Let me talk a bit about that design issue, because it is an area I think many of our colleges can start working on, once they've acheived stablity, that is. Too many of our colleges apparently are not looking at their own publications. Photos don't fit, they're either too big or too small. Odd ASCII characters appear in stories because they did not translate well or errant HTML codes. They've forgotten to put extra space between paragraphs to improve readability. Etc. To see a well-balance front page design see Cerritos College talonmarks.com. Okay, it is my students' work, but its an excellent example of design balance, horizontally and vertically. They still have a bit of problem with making headlines fit, but we're working on it.
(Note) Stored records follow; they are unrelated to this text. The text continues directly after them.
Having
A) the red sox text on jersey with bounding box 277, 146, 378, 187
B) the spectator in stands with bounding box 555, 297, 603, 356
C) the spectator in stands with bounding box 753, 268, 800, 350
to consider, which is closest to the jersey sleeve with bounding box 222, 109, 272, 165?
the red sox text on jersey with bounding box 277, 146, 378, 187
One of the first things online editors need to do is watch the design of their front pages. Make sure that you avoid large open white spaces you would never consider in your print edition. This is caused horizontally by undersizing online photos for your page design. It is caused vertically by College Publisher sites by editors not balancing lead story columns and feature story columns; they either have too many featured stories or too many lead stories.

Other thoughts
  • Do you include links in your online stories? Not many of us are doing it. Start with simple links, such as to official movie sites when you do movie reviews.
  • The De Anza La Voz publication has a nice video about the opening of a new student success center on campus.
  • The Oct. 11 issue of the Fullerton Hornet has a number of provacative and interesting headlines: "Verbal Masturbation," "Pop and Circumstance," "A Side-Splitting Store," "A Prayer to God," "Science vs. Romance," "Utopia Lost" and "Double Plus Bad."
  • Glendale's El Vaquero contains a story on tattoos that includes nude photography, though the print edition has more photos than the online edition.
  • LA Valley's Valley Star tackles the issue of students and teachers having sex.
  • Long Beach's Viking continues to followup on a story about a motorcycle-car collision that happened within site of its newsroom. Long Beach has had several opportunities this semester to cover big stories with followup stories many of our papers might not cover. Good journalism!
  • Mt. San Antonio College hired 42 new fulltime faculty this year. Yikes! That's a lot, even for the state's largest community college. One of the new hires is the journalism instructor, who has been given a 100% load advising the student newspaper. (The story, at least the online version, should list the 42).
  • Orange Coast College stinks, literally, according to a story in the Coast Report.
  • Congratulations to the NorCal schools that won Online General Excellence Awards this last weekend: Cosumnes River, De Anza, Sacramento, Skyline and Yuba. I won't spoil the secret naming the SoCal schools that will be named in a few weeks.
View the sites yourself on a regular basis. Look for story ideas. See what's working and what's not. The JACC site has a pull-down menu that links to all the California Community College online publications. We try to keep it up to date.

Update: Bryan Murley of Innovation in College Media has added some interesting comments to my arguments above. I especially like his analogy of an HTML-based site to printing a print edition with hot lead.